=== Begin Enclosure ===
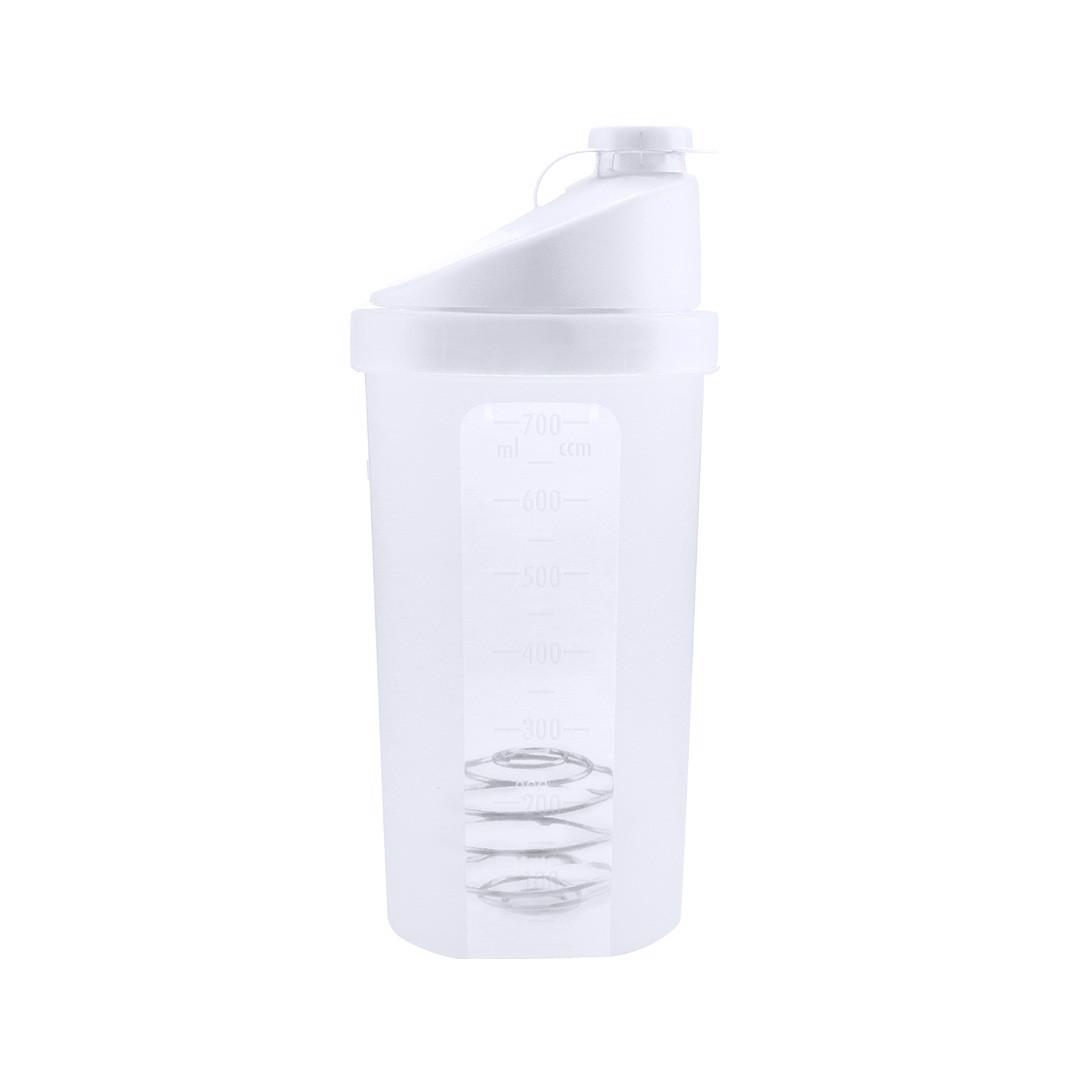 Bottle Bravux - White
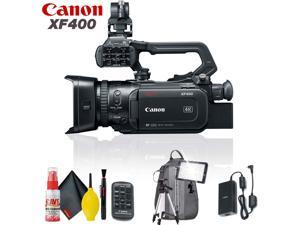 Canon XF400 UHD 4K60 Camcorder with Dual-Pixel Autofocus Standard Accessory Kit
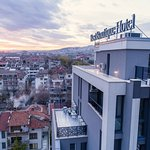 Stara Zagora from the sky! Enjoy this spectacular view above the hotel!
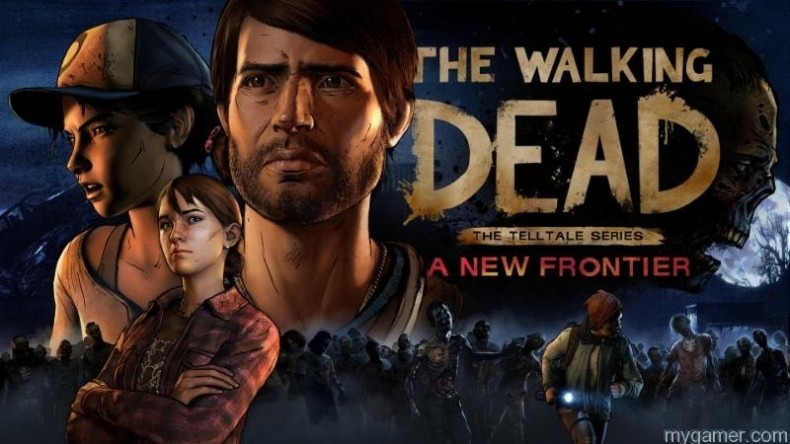 The Walking Dead: The Telltale Series - A New Frontier Arriving in Dec with PS4 Bonus The Walking Dead: The Telltale Series – A New Frontier Arriving in Dec with PS4 Bonus Walking Dead New Frontier banner 790x444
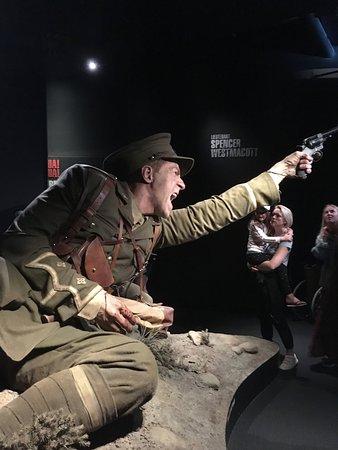 Museum of New Zealand Te Papa Tongarewa: One of the amazing figures at the Gallipoli exhibit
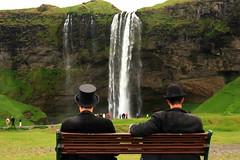 Halldor Sigurdsson, Iceland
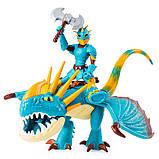Как приручить дракона 3: набор из дракона Громгильды и всадника Астрид, фото 4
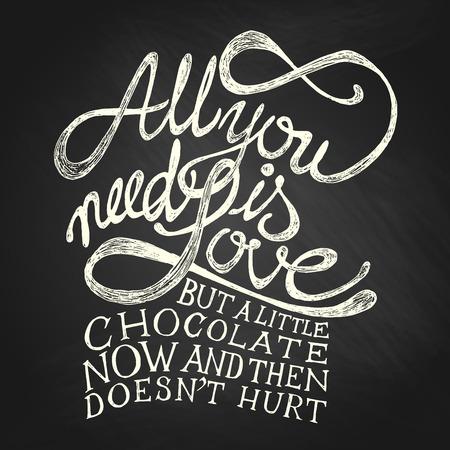 chocolate caliente: Todo lo que usted necesita es amor - cotizaciones a mano, blancos en la pizarra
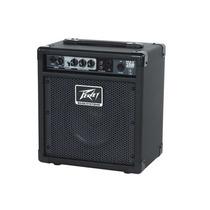 Amplificador Para Bajo Peavey Max 158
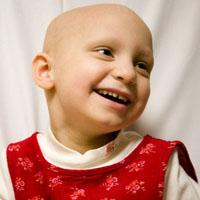 شیوه درمان سرطان کبد در کودکان
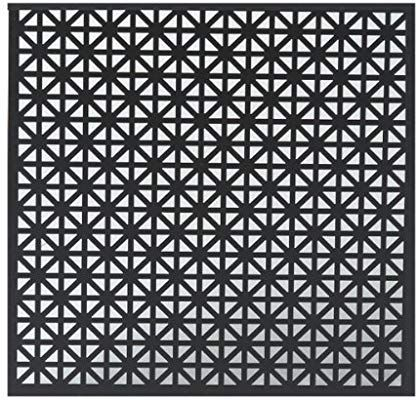 M D Building Products 56006 020 Inch Thick 1 Feet By 2 Feet Union Jack Aluminum Sheet Black Hardboard Shee M D Building Products Aluminium Sheet Union Jack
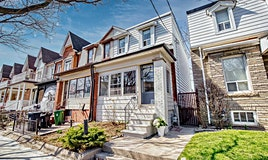 188 Lansdowne Avenue, Toronto, ON, M6K 2V9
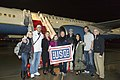 2014 CJCS Holiday USO Tour 141205-D-VO565-013.jpg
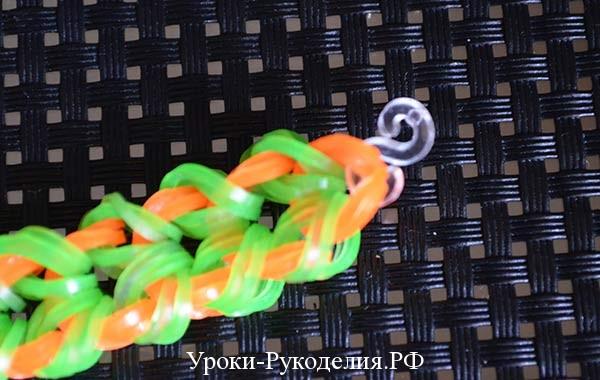 крючок для браслета из резинок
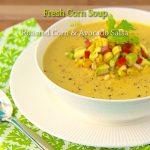 Corn+Soup
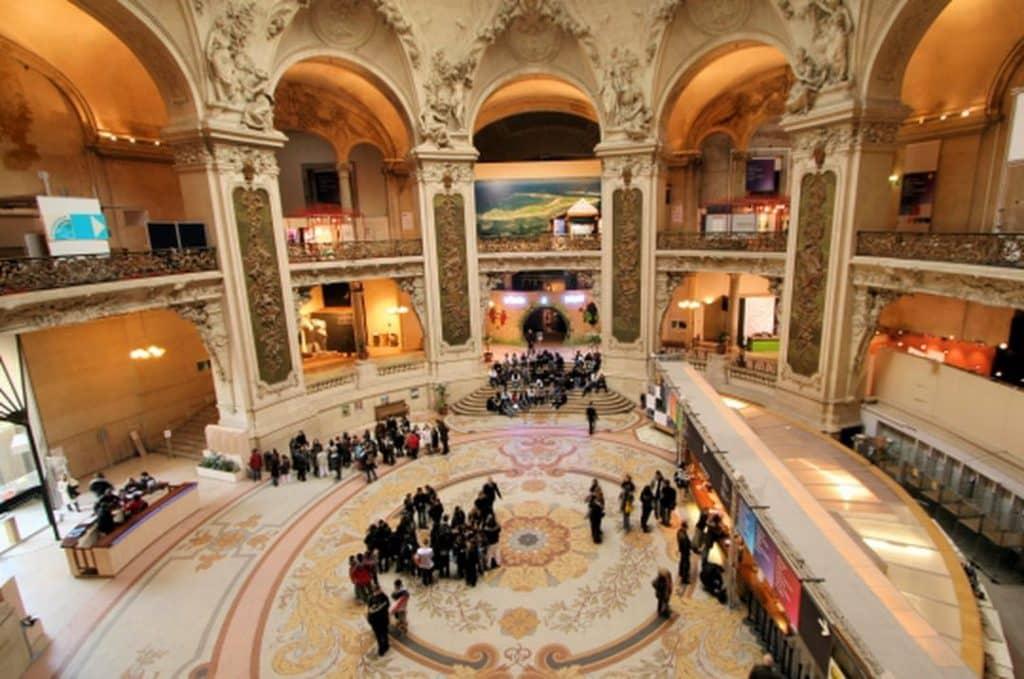 palais decouverte musee paris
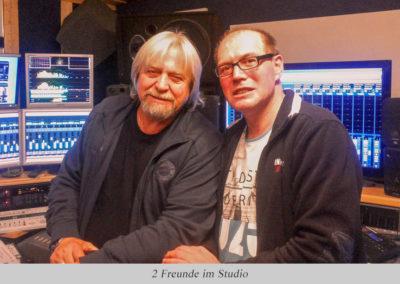 Anton-im-Studio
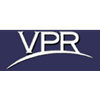 VPR Classical 102.1 online television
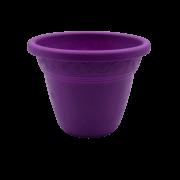 Vaso plástico - vicenza - roxo - 08 x 10 cm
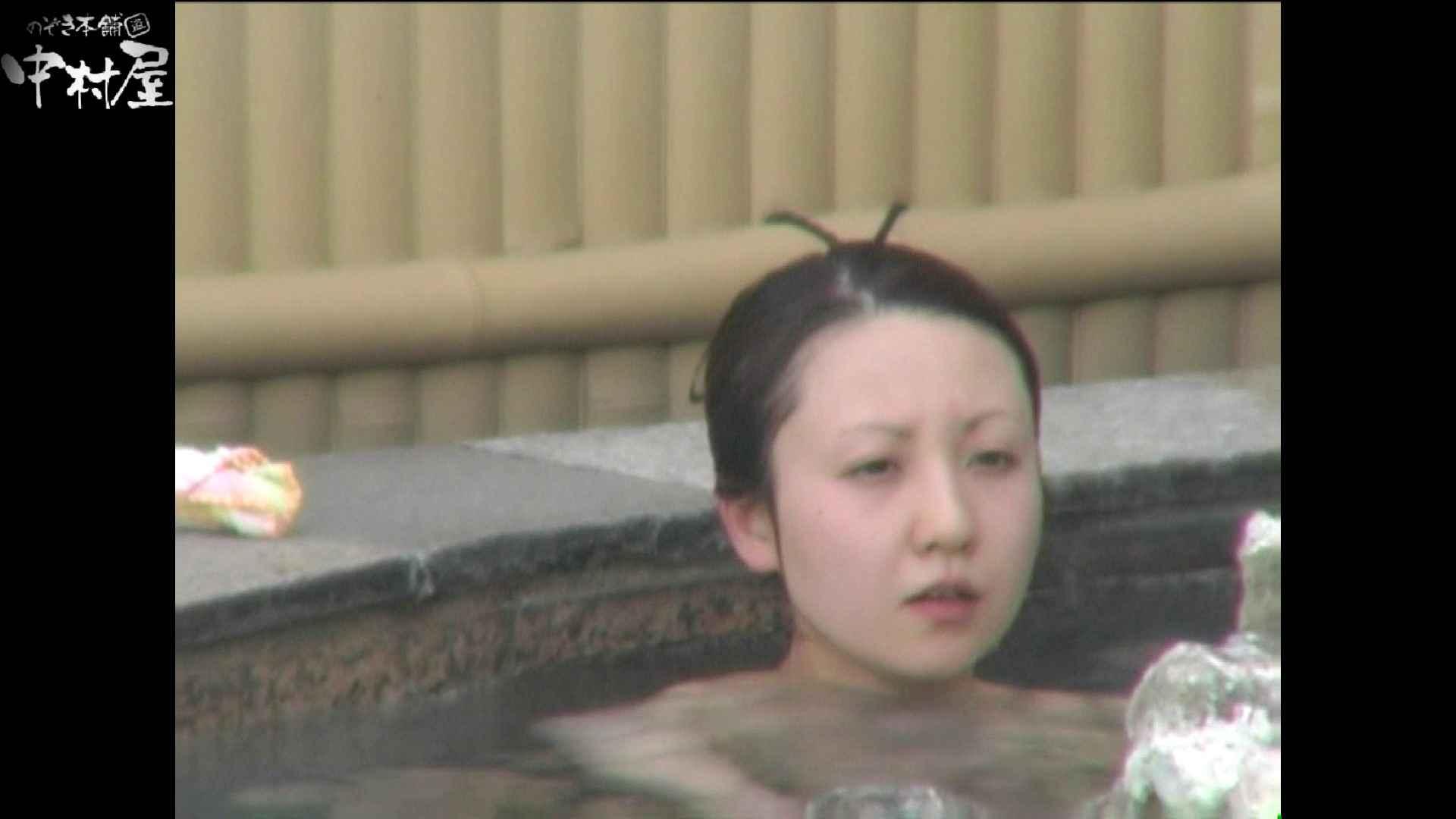Aquaな露天風呂Vol.976 0  66連発 26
=== End Enclosure ===
▶ _HOW TO COMPLETE THIS TASK_: With the pictures omitted, copy the entries above exactly from the line containing "The Walking Dead: The Telltale Series - A" through the line containing "Halldor Sigurdsson, Iceland", both lines included.

▶ _YOUR RESPONSE_:
 The Walking Dead: The Telltale Series - A New Frontier Arriving in Dec with PS4 Bonus The Walking Dead: The Telltale Series – A New Frontier Arriving in Dec with PS4 Bonus Walking Dead New Frontier banner 790x444
 Museum of New Zealand Te Papa Tongarewa: One of the amazing figures at the Gallipoli exhibit
 Halldor Sigurdsson, Iceland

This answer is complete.